_Required task_. Copy every one of the records below word for word, with nothing added, dropped, or changed.

────────────────

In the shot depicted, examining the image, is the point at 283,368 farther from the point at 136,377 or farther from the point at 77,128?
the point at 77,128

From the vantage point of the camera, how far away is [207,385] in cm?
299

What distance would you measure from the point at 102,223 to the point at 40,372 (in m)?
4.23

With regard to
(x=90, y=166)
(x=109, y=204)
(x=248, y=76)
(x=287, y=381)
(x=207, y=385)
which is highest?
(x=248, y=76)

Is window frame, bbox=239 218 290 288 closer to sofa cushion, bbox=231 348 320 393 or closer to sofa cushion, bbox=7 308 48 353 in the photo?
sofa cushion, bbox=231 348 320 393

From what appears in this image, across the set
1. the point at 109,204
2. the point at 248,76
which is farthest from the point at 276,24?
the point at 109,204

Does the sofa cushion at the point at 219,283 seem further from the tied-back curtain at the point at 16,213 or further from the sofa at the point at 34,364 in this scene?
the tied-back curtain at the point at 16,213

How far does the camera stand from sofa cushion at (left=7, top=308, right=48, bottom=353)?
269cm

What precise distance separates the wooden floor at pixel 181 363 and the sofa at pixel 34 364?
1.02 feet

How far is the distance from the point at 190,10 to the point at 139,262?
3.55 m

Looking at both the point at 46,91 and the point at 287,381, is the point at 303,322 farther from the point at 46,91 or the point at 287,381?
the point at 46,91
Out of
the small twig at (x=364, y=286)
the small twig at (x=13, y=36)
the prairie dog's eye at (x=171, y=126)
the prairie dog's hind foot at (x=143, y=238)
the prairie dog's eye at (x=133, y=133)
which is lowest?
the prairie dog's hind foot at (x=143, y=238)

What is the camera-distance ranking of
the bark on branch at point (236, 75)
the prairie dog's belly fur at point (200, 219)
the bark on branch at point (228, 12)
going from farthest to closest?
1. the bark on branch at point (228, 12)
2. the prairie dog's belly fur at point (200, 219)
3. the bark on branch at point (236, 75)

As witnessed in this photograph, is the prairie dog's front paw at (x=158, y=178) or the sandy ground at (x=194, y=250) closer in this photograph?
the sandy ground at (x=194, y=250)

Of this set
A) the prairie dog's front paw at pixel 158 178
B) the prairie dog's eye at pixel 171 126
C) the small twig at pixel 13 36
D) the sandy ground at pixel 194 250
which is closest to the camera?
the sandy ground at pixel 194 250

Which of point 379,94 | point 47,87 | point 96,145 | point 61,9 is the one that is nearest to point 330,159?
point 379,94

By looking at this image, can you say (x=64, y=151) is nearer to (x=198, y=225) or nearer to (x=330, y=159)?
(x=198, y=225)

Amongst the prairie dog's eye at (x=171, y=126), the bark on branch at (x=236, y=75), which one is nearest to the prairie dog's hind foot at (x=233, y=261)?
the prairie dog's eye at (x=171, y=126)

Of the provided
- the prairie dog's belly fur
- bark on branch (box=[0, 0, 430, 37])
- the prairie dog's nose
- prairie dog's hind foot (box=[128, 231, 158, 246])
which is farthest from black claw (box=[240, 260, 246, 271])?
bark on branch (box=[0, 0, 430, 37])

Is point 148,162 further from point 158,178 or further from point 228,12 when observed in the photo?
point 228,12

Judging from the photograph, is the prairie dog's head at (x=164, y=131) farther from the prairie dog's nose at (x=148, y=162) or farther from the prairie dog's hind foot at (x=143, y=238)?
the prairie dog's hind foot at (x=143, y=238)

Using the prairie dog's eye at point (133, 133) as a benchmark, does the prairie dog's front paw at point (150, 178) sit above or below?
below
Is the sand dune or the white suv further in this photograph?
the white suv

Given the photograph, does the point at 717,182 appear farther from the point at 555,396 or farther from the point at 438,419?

────────────────

_The answer_.
In the shot depicted, examining the image, is the point at 283,368 farther from the point at 136,377 or farther from the point at 77,128?
the point at 77,128

From the vantage point of the camera, how far away is [207,385] in cm?
299

What distance would you measure from the point at 102,223 to the point at 40,372 (in m)?
4.23

With regard to
(x=90, y=166)
(x=109, y=204)
(x=248, y=76)
(x=287, y=381)
(x=207, y=385)
which is highest?
(x=248, y=76)

Is window frame, bbox=239 218 290 288 closer to sofa cushion, bbox=231 348 320 393 or closer to sofa cushion, bbox=7 308 48 353 in the photo?
sofa cushion, bbox=231 348 320 393

From what appears in this image, across the set
1. the point at 109,204
2. the point at 248,76
which is farthest from the point at 276,24?
the point at 109,204

Does the sofa cushion at the point at 219,283 seem further from the tied-back curtain at the point at 16,213 or further from the sofa at the point at 34,364 in this scene?
the tied-back curtain at the point at 16,213

How far does the camera stand from sofa cushion at (left=7, top=308, right=48, bottom=353)?
269cm

What precise distance separates the wooden floor at pixel 181 363 and the sofa at pixel 34 364?
1.02 feet

How far is the distance from the point at 190,10 to the point at 139,262?
3.55 m

Looking at both the point at 46,91 and the point at 287,381, is the point at 303,322 farther from the point at 46,91 or the point at 287,381?
the point at 46,91
Out of
the small twig at (x=364, y=286)
the small twig at (x=13, y=36)
the prairie dog's eye at (x=171, y=126)
the prairie dog's hind foot at (x=143, y=238)
the prairie dog's eye at (x=133, y=133)
which is lowest?
the prairie dog's hind foot at (x=143, y=238)

What is the camera-distance ranking of
the bark on branch at point (236, 75)
the prairie dog's belly fur at point (200, 219)
the bark on branch at point (228, 12)
going from farthest to closest?
1. the bark on branch at point (228, 12)
2. the prairie dog's belly fur at point (200, 219)
3. the bark on branch at point (236, 75)

As witnessed in this photograph, is the prairie dog's front paw at (x=158, y=178) or the sandy ground at (x=194, y=250) closer in this photograph?
the sandy ground at (x=194, y=250)

Of this set
A) the prairie dog's front paw at pixel 158 178
B) the prairie dog's eye at pixel 171 126
C) the small twig at pixel 13 36
D) the sandy ground at pixel 194 250
which is closest to the camera?
the sandy ground at pixel 194 250

Which of point 379,94 | point 47,87 | point 96,145 | point 61,9 is the one that is nearest to point 330,159?
point 379,94

By looking at this image, can you say (x=64, y=151) is nearer to (x=198, y=225) or nearer to (x=330, y=159)?
(x=198, y=225)

Amongst the prairie dog's eye at (x=171, y=126), the bark on branch at (x=236, y=75), which one is nearest to the prairie dog's hind foot at (x=233, y=261)?
the prairie dog's eye at (x=171, y=126)

Of the provided
- the prairie dog's belly fur
- bark on branch (box=[0, 0, 430, 37])
- the prairie dog's nose
- prairie dog's hind foot (box=[128, 231, 158, 246])
which is farthest from black claw (box=[240, 260, 246, 271])?
bark on branch (box=[0, 0, 430, 37])

Is point 148,162 further from point 158,178 or further from point 228,12 when observed in the photo?
point 228,12

Judging from the photograph, is the prairie dog's head at (x=164, y=131) farther from the prairie dog's nose at (x=148, y=162) or farther from the prairie dog's hind foot at (x=143, y=238)?
the prairie dog's hind foot at (x=143, y=238)

Using the prairie dog's eye at point (133, 133) as a benchmark, does the prairie dog's front paw at point (150, 178) sit above or below?
below
Is the sand dune or the white suv further in this photograph?
the white suv

Given the photograph, does the point at 717,182 appear farther from the point at 555,396 or farther from the point at 438,419?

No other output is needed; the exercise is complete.